Effects of conditioning of dentin
The principal effects of conditioning of dentin may be classified as
a) Physical changes
b) Chemical changes
Physical changes
Increases or decreases in the thickness and morphology of smear layer changes in the shape of dentinal tubules.
Chemical changes
a) Modification of the fraction of organic matter
b) Decalcification of the inorganic portion
Conditioning of dentin may be done by several means
1) Chemical
a) Acids
b) Calcium chelators
2) Thermal
a) Lasers
3) Mechanical
a) Abrasion
When dentin is cut for cavity preparation, the wrenched cutting debris of the dentin forms a thin smear layer on the surface. It is also driven into the dentinal tubule apertures displacing the odontoblast process and forming a smear plug at a depth of less than 10-micron meter. Etching dissolves the smear layer and part of the peritubular dentin, leaving tapered cylindrical holes of that depth.

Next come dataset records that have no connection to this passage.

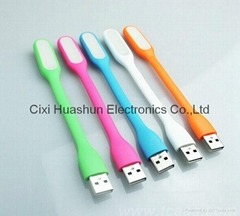 HUASHUN flexible USB led light
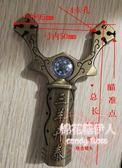 金屬傳統弓皮筋彈弓LVV1397【棉花糖伊人】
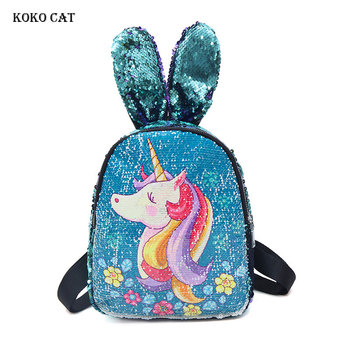 Variable color Sequins Unicorn Backpack girls holographic school bag shining student small backpack childrens daypack Mochila
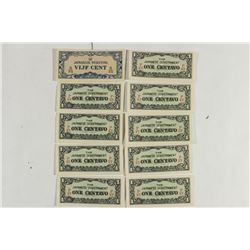 10-WWII JAPANESE GOVERNMENT INVASION CURRENCY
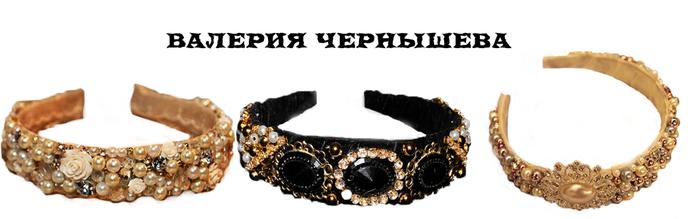 валерия чернышова/4851113_42 (700x219, 142Kb)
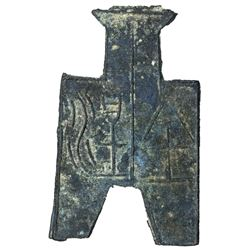 WARRING STATES: State of Liang & Han, 350-250 BC, AE spade money (12.72g). VF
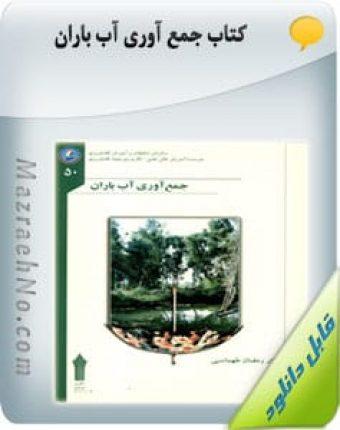 کتاب جمع آوری آب باران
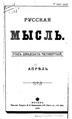 Русская мысль 1903 Книга 04.pdf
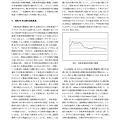 Photos: わが国における自転車道整備に関する歴史的考察(その2)-4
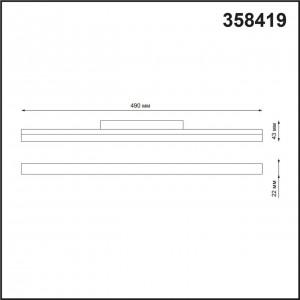 Трековый светильник для низковольного шинопровода FLUM 358419
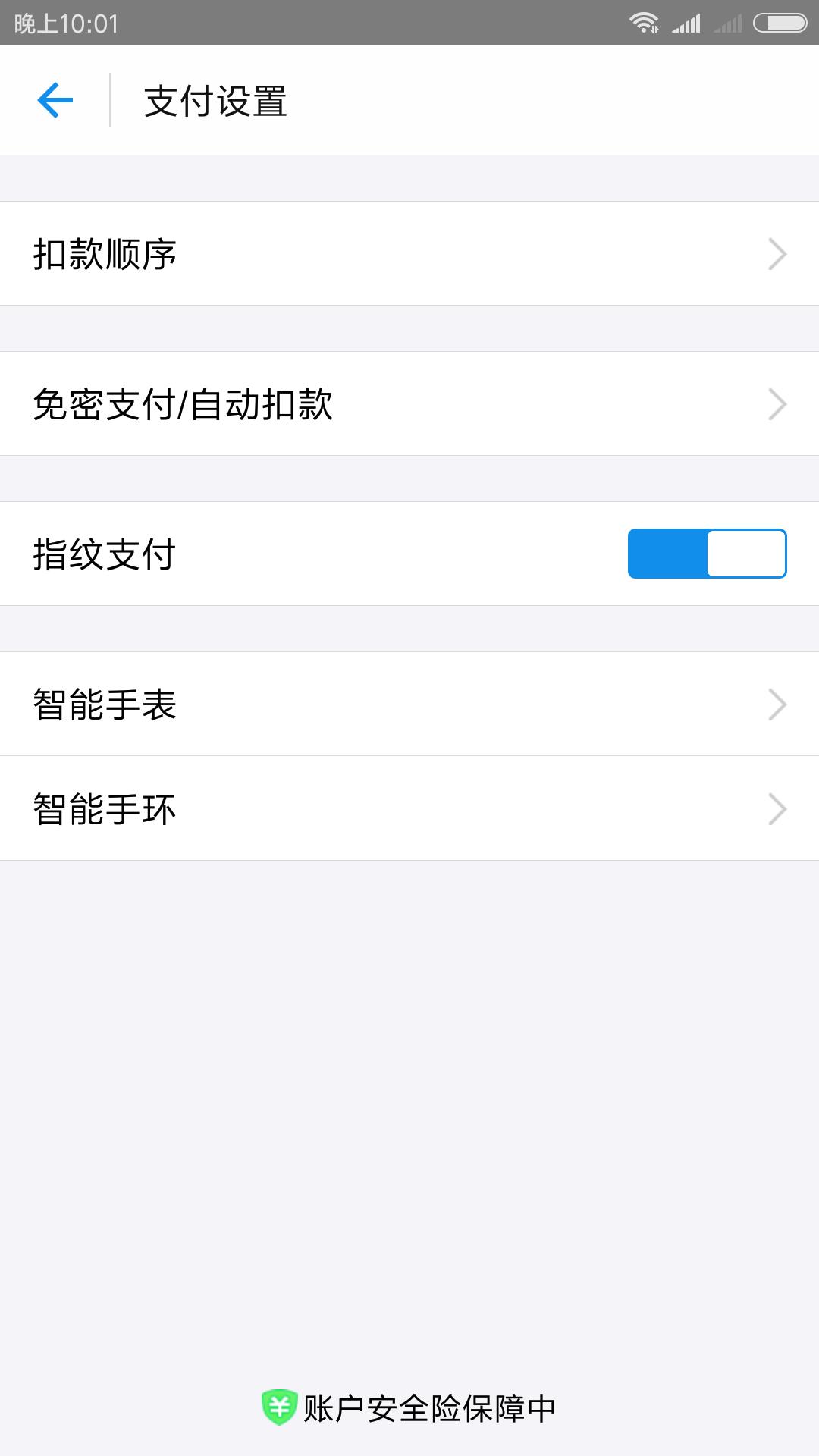 Screenshot_2018-04-05-22-01-34-781_com.eg.android.AlipayGphone.png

In an experiment on monkey, dentin wall demineralized with a phosphoric acid jelly etchant for 60 sec was completely re-mineralized after 4 months. This results indicates that etching did not result in deleterious effect upon either the collagen fibers or the odontoblast processes, because the presence of collagen fibers maintaining their proper cross bonded structure as a base for apatite crystals to attach to and of the vital odontoblast processes to supply the calcium phosphate from the pulp is essential for remineralization of dentin.
A.J.Gwinnett and M.D.Jendresen (1978) have concluded from their experiments and observations that the surface of acid conditioned eroded dentin is significantly different from that of acid conditioned normal dentin. They further observed the depth of penetration of resin is also less in acid treated eroded dentin where many tubules remain partially occluded by intratubular insoluble deposits.
Ruse and Smith (1991) found when common conditioning agents were used, it has been found by X-ray photo electron microscopy that the outermost surface contains only 10% or less of the calcium and phosphorus initially present. They concluded that the treatment of dentin with acidic conditioners leaves the surface so depleted of calcium and enriched by organic residues that subsequently placed bonding systems should be based upon agents able to interact with organic components of dentin. Bonding agents that rely on chelation to calcium are unlikely to be successful when applied to acid etched dentin unless they penetrate into the demineralized matrix to reach normal, mineralized dentin.
Acid etching of dentin is not harmless but represents one more source of acute irritation to the pulpodentin complex in addition to the vibratory, thermal, mechanical and evaporative stimuli that accompany cavity a preparation. However, it is not as irritating as has been previously thought.
Nakabayashi (1982) introduced the concept of hybridization. The technique consists of applying an acid, ranging in concentration from 10% to 30% to the surface of dentin. Within 15 minutes the acid selectively dissolves away the inorganic component of the dentin to a depth of 5 to 10 microns. It then flows in the dentinal tubule for up to 100 microns at which point it diffuses laterally into the peri-tubular dentin for up to 10 microns.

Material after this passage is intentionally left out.